Image and question rows
──────────

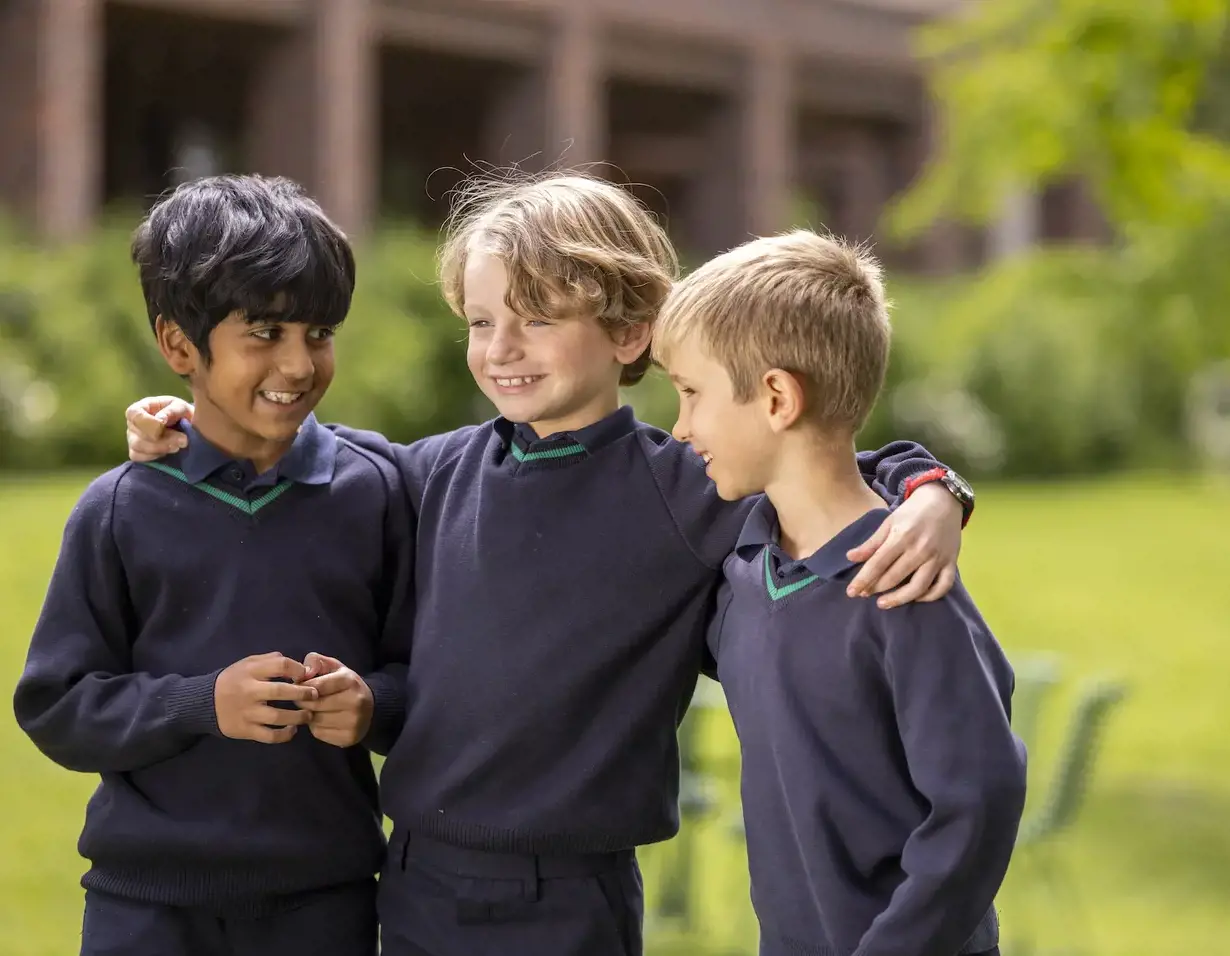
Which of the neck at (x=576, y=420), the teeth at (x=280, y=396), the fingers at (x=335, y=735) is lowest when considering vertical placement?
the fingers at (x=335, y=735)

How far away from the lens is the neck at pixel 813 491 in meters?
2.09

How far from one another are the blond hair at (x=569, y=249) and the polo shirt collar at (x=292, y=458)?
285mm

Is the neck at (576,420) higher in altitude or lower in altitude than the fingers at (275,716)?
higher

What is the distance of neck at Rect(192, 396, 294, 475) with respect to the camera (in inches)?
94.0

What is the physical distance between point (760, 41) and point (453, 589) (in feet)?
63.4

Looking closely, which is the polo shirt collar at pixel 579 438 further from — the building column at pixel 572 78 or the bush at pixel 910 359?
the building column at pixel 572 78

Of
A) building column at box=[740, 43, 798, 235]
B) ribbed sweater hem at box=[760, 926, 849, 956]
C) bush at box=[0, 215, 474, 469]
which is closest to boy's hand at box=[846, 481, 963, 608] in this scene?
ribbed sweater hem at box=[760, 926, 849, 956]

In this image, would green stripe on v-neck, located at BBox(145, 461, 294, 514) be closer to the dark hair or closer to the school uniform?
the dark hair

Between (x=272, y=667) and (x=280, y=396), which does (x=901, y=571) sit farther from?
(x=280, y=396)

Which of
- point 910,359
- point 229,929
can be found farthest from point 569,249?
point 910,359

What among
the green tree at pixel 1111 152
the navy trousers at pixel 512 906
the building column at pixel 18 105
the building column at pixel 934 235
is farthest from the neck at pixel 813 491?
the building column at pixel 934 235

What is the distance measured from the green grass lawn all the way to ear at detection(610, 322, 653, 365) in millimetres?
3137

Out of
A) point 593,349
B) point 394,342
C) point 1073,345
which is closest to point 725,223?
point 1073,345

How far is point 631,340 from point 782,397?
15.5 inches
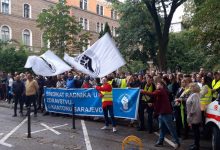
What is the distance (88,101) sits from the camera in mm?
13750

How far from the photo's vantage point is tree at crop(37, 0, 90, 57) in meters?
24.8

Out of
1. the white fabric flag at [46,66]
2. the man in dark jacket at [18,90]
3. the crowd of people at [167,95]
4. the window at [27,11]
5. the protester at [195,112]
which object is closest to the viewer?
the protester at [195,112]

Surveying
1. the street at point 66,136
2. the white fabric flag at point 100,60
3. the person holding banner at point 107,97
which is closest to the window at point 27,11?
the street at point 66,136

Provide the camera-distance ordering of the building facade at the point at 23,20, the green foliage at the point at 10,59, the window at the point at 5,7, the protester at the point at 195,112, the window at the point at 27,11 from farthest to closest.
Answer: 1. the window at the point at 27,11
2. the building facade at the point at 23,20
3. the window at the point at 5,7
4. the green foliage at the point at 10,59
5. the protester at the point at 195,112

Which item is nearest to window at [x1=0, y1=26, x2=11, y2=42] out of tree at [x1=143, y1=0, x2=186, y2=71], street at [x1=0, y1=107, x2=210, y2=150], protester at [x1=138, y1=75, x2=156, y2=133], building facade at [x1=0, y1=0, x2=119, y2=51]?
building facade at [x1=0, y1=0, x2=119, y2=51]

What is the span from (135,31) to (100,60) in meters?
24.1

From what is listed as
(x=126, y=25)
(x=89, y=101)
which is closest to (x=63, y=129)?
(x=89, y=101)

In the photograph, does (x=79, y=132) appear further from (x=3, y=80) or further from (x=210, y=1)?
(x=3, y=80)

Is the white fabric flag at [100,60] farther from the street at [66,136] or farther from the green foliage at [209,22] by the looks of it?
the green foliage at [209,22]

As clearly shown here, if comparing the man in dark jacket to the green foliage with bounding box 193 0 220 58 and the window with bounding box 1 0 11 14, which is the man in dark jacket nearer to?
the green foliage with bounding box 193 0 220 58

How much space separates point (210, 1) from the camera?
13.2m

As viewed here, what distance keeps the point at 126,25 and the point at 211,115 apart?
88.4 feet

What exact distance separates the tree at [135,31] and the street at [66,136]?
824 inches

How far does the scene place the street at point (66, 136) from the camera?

──────────

**Work required:** Print every row above word for word, leaving out the pictures.

**Correct answer:**
Which of the neck at (x=576, y=420), the teeth at (x=280, y=396), the fingers at (x=335, y=735) is lowest when considering vertical placement?
the fingers at (x=335, y=735)

How far away from the lens is the neck at pixel 813 491 in meters?
2.09

How far from one another are the blond hair at (x=569, y=249) and the polo shirt collar at (x=292, y=458)?
285mm

Is the neck at (576,420) higher in altitude or lower in altitude than the fingers at (275,716)?
higher

What is the distance of neck at Rect(192, 396, 294, 475) with respect to the camera (in inches)?
94.0

What is the physical distance between point (760, 41) and point (453, 589) (in feet)?
63.4

Looking closely, which is the polo shirt collar at pixel 579 438 further from — the building column at pixel 572 78 or the bush at pixel 910 359?
the building column at pixel 572 78

Of
A) building column at box=[740, 43, 798, 235]
B) ribbed sweater hem at box=[760, 926, 849, 956]
C) bush at box=[0, 215, 474, 469]
which is closest to boy's hand at box=[846, 481, 963, 608] in this scene?
ribbed sweater hem at box=[760, 926, 849, 956]

In this image, would green stripe on v-neck, located at BBox(145, 461, 294, 514) be closer to the dark hair or closer to the school uniform?
the dark hair

Between (x=272, y=667) and (x=280, y=396), which does (x=901, y=571) sit farther from?
(x=280, y=396)

Which of
- point 910,359
- point 229,929
can be found farthest from point 569,249?
point 910,359

What among
the green tree at pixel 1111 152
the navy trousers at pixel 512 906
the building column at pixel 18 105
the building column at pixel 934 235
is farthest from the neck at pixel 813 491?
the building column at pixel 934 235

What is the distance measured from the green grass lawn all the way to ear at detection(610, 322, 653, 365) in millimetres?
3137

Out of
A) point 593,349
B) point 394,342
C) point 1073,345
which is closest to point 725,223?
point 1073,345

How far is point 631,340 from point 782,397?
15.5 inches
What is the distance (88,101) sits from the camera in mm?
13750

How far from the photo's vantage point is tree at crop(37, 0, 90, 57) in meters?
24.8

Out of
1. the white fabric flag at [46,66]
2. the man in dark jacket at [18,90]
3. the crowd of people at [167,95]
4. the window at [27,11]
5. the protester at [195,112]
which object is closest to the viewer?
the protester at [195,112]

Surveying
1. the street at point 66,136
2. the white fabric flag at point 100,60
3. the person holding banner at point 107,97
which is closest to the window at point 27,11?
the street at point 66,136

Provide the camera-distance ordering of the building facade at the point at 23,20, the green foliage at the point at 10,59, the window at the point at 5,7, the protester at the point at 195,112, the window at the point at 27,11 from farthest to closest.
Answer: 1. the window at the point at 27,11
2. the building facade at the point at 23,20
3. the window at the point at 5,7
4. the green foliage at the point at 10,59
5. the protester at the point at 195,112

Which item is nearest to window at [x1=0, y1=26, x2=11, y2=42] out of tree at [x1=143, y1=0, x2=186, y2=71], street at [x1=0, y1=107, x2=210, y2=150], protester at [x1=138, y1=75, x2=156, y2=133], building facade at [x1=0, y1=0, x2=119, y2=51]?
building facade at [x1=0, y1=0, x2=119, y2=51]

What is the span from (135,31) to (100,60) in meters?
24.1

From what is listed as
(x=126, y=25)
(x=89, y=101)
which is closest to (x=63, y=129)?
(x=89, y=101)

In the photograph, does (x=79, y=132) appear further from (x=3, y=80) or further from (x=210, y=1)?
(x=3, y=80)

Is the white fabric flag at [100,60] farther from the street at [66,136] or farther from the green foliage at [209,22] by the looks of it?
the green foliage at [209,22]

As clearly shown here, if comparing the man in dark jacket to the green foliage with bounding box 193 0 220 58 and the window with bounding box 1 0 11 14, which is the man in dark jacket nearer to?
the green foliage with bounding box 193 0 220 58

How much space separates point (210, 1) from the camera?
13.2m

As viewed here, what distance keeps the point at 126,25 and the point at 211,115 apart?
88.4 feet

What exact distance separates the tree at [135,31] and the street at [66,136]?
824 inches

How far does the scene place the street at point (66, 136) from the camera?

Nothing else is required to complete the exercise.